Das TIME-Magazine, seit jeher gerühmt für seine eindrucksvollen Titelbilder, macht dieser Tage mit einem wirklich erschütternden Foto auf. Ein junges afghanisches Mädchen, bildhübsch und gerade erst 18 Jahre alt. Doch etwas entstellt ihr Gesicht; wo sich normalerweise die Nase befinden sollte, klafft ein ausgefranstes Loch, Folge eines raschen Schnittes mit unsterilem Schneidwerkzeug.

Trüge sie nicht einen Kopfschleier, so böte sich dem Betrachter an der Stelle ihrer Ohren ein ähnliches Bild. Die junge Dame hatte es, so erfährt man, gewagt, ihren prügelnden Ehemann und seine nicht minder gewalttätige Familie zu verlassen. Dafür verurteilte sie ein Kommandeur der lokalen Taliban zu dieser Strafe.

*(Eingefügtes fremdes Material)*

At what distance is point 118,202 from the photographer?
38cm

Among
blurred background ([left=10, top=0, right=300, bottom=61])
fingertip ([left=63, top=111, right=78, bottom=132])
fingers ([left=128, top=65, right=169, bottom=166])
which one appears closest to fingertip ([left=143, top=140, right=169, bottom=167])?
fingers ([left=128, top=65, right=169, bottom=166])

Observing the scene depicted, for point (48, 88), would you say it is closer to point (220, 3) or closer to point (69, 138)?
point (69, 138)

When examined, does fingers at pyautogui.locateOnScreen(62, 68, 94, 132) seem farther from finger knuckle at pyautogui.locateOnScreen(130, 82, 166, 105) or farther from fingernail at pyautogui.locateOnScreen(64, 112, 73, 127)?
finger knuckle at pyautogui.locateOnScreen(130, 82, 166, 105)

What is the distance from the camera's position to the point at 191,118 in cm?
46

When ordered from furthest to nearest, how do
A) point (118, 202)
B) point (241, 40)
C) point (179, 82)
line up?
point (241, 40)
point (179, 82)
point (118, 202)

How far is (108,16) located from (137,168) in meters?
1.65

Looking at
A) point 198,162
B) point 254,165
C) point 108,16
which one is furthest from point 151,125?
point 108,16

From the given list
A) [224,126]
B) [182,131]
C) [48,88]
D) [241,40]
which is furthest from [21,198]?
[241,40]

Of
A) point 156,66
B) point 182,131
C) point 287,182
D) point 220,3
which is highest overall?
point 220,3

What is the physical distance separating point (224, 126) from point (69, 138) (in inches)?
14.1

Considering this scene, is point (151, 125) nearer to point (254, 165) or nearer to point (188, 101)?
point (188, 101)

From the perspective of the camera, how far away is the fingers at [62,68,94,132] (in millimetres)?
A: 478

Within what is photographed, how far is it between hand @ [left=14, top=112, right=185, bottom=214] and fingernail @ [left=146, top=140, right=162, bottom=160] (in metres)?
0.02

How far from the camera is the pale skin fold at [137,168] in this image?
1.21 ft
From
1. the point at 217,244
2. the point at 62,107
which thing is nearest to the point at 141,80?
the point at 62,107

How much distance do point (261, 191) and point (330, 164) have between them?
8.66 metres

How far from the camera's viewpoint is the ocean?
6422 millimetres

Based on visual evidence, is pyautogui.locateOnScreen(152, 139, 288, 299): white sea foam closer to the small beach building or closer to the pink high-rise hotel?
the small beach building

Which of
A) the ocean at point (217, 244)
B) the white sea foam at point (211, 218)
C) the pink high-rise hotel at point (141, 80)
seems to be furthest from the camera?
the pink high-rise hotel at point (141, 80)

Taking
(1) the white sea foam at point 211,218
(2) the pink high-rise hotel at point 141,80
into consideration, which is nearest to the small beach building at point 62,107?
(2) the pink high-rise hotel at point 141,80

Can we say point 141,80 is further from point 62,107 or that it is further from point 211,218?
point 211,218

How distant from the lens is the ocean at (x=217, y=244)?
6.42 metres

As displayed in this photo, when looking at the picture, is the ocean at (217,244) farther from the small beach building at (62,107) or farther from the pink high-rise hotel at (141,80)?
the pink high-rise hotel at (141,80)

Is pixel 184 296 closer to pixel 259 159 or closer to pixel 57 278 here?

Plötzlich haben ideologisch äußerst sattelfeste Menschen allerorten gewaltig Schaum vor dem Mund. Was ist der Anlass dafür?

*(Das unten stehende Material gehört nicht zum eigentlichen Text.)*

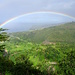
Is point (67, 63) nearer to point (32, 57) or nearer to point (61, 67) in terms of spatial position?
point (61, 67)

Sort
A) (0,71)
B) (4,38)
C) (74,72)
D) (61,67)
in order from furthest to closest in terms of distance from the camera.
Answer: (61,67), (74,72), (4,38), (0,71)

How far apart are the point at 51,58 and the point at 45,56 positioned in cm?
698

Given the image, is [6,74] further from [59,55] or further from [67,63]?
[59,55]

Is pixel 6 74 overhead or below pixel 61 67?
overhead

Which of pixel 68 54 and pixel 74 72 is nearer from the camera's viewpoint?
pixel 74 72

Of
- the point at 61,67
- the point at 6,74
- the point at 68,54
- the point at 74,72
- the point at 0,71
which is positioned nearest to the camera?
the point at 6,74

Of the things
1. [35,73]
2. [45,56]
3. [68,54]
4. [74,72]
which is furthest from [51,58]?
[35,73]

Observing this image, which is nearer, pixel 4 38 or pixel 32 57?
pixel 4 38

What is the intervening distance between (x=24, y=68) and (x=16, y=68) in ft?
3.08

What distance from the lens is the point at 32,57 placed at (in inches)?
5625

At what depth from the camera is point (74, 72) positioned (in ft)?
329

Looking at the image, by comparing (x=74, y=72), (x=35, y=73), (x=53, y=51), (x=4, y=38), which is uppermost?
(x=4, y=38)

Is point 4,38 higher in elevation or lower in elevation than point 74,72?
higher

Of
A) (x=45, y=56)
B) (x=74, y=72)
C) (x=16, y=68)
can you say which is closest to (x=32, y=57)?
(x=45, y=56)
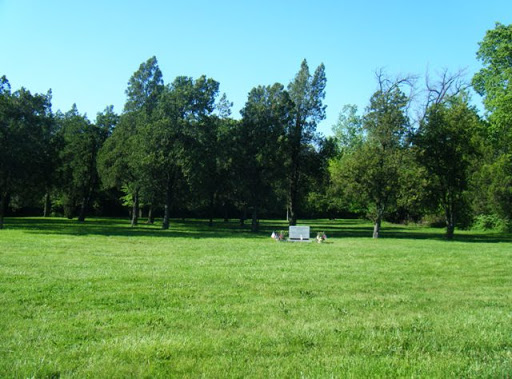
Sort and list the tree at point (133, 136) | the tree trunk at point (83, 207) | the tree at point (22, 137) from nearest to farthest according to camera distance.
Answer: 1. the tree at point (22, 137)
2. the tree at point (133, 136)
3. the tree trunk at point (83, 207)

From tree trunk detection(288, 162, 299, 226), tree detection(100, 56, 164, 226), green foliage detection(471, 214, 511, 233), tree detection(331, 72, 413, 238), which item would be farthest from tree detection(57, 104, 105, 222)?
green foliage detection(471, 214, 511, 233)

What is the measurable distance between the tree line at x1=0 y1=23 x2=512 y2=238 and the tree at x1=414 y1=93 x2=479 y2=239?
7 cm

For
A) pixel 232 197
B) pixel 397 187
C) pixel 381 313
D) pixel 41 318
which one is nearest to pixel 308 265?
pixel 381 313

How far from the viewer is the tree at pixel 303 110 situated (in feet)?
127

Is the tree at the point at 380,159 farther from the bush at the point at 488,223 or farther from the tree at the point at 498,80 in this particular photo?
the bush at the point at 488,223

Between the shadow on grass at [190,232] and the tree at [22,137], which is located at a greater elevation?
the tree at [22,137]

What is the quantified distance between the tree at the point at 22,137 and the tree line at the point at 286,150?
74 mm

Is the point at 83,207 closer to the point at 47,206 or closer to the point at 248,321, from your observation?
the point at 47,206

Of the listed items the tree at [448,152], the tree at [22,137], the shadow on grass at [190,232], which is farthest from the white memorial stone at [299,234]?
the tree at [22,137]

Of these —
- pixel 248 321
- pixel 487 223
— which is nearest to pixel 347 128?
pixel 487 223

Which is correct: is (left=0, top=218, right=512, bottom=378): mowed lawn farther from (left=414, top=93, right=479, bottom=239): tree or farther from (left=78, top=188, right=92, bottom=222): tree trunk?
(left=78, top=188, right=92, bottom=222): tree trunk

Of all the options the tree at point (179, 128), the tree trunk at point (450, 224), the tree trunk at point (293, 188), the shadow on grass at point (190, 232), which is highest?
the tree at point (179, 128)

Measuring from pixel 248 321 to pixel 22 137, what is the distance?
28.7 meters

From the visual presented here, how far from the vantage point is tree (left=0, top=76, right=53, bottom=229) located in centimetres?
2980
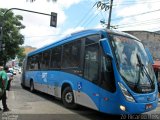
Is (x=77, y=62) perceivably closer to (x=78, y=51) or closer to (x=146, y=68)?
(x=78, y=51)

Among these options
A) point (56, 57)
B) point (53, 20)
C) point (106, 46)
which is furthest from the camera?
point (53, 20)

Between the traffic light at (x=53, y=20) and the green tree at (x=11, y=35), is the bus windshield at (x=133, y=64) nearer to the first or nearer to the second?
the traffic light at (x=53, y=20)

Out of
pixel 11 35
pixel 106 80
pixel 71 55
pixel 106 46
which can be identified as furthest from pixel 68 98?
pixel 11 35

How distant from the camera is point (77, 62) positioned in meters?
11.0

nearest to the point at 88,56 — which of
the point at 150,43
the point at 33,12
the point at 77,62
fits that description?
the point at 77,62

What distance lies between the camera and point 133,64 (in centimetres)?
934

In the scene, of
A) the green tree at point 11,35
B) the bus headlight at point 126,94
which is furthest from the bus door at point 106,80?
the green tree at point 11,35

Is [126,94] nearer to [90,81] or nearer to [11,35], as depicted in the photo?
[90,81]

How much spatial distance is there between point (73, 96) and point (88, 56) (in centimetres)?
194

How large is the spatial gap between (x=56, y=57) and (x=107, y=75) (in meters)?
4.84

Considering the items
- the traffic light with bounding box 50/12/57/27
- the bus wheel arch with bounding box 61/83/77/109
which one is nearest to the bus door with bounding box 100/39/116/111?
the bus wheel arch with bounding box 61/83/77/109

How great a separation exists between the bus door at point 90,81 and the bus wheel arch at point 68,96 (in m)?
0.82

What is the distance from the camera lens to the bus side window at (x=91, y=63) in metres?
9.63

Eigentlich eine Kleinigkeit: Es handelt sich um die Überschrift, mit der die Redakteure das Bild versehen haben: „What happens if we leave Afghanistan“. Die Konsequenzen eines Rückzugs, kurz und prägnant in einem Bild.

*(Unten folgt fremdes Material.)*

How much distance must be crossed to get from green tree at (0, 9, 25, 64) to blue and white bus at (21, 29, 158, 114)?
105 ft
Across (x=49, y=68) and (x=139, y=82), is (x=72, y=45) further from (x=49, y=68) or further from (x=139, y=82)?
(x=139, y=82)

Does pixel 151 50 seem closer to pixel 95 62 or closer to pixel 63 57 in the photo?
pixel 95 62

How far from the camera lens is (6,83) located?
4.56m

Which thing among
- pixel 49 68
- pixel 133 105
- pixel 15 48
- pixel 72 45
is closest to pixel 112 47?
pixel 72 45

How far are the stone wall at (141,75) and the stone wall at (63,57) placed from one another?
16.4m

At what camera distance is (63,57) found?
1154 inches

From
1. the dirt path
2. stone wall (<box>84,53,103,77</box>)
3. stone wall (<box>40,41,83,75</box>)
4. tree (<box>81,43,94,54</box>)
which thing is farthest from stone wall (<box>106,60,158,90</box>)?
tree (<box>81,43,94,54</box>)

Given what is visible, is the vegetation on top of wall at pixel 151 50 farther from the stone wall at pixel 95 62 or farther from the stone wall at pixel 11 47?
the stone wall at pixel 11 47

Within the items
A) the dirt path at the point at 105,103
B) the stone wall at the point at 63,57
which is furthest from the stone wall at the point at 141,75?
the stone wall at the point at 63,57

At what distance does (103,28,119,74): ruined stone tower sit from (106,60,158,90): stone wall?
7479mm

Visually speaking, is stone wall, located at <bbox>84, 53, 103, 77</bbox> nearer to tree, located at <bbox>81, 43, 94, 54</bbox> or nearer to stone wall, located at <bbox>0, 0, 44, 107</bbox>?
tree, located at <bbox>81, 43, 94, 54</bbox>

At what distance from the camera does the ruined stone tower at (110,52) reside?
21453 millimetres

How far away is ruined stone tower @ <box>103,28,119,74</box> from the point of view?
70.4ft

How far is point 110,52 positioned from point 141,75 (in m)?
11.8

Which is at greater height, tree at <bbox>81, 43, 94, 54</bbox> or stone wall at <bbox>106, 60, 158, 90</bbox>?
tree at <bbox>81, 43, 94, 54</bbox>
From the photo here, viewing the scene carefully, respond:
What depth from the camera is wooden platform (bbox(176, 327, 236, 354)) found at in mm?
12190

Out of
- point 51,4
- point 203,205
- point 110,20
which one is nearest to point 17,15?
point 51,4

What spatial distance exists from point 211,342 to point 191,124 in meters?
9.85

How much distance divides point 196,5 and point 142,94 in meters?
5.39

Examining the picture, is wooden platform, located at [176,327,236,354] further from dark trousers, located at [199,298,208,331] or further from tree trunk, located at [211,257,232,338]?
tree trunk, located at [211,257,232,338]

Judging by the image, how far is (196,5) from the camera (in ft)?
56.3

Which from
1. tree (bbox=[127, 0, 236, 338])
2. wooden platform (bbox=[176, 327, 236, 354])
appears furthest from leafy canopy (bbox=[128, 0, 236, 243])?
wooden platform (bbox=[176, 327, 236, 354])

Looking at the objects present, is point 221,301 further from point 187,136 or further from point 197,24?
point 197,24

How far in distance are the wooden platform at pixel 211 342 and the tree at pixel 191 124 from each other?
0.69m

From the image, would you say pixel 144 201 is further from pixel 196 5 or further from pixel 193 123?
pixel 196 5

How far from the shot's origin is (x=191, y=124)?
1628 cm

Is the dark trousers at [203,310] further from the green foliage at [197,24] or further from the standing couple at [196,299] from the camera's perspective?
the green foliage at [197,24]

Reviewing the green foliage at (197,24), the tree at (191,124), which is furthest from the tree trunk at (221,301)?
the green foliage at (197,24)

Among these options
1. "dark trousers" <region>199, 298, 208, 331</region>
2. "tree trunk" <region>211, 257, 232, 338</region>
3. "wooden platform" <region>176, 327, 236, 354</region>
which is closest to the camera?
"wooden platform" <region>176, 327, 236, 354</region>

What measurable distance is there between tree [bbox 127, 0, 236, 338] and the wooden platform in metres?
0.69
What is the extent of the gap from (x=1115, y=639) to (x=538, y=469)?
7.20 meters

In der Folge bricht ein Sturm der Entrüstung los, von kriegslüsterner Gräuelpropaganda ist da zu lesen, wackere Onlinekommentatoren urteilen vom heimischen Rechner aus, dass dieses Bild nichts mit afghanischer Realität zu tun habe, von der verwerflichen Instrumentalisierung menschlichen Leids ist da zu lesen.

Und überhaupt: dieses Geschehen habe schließlich erst 2009 stattgefunden, acht Jahre nach dem Einmarsch der westlichen Koalitionstruppen.

Ein geschlossenes Weltbild ist seit jeher eine feine Sache. Es gibt die Guten, es gibt die Bösen, dazwischen gibt es meistens nichts. Ackermann ist furchtbar böse, Eisbär Knut ein zahmer Umweltkämpfer und George W. Bush ein Schimpanse.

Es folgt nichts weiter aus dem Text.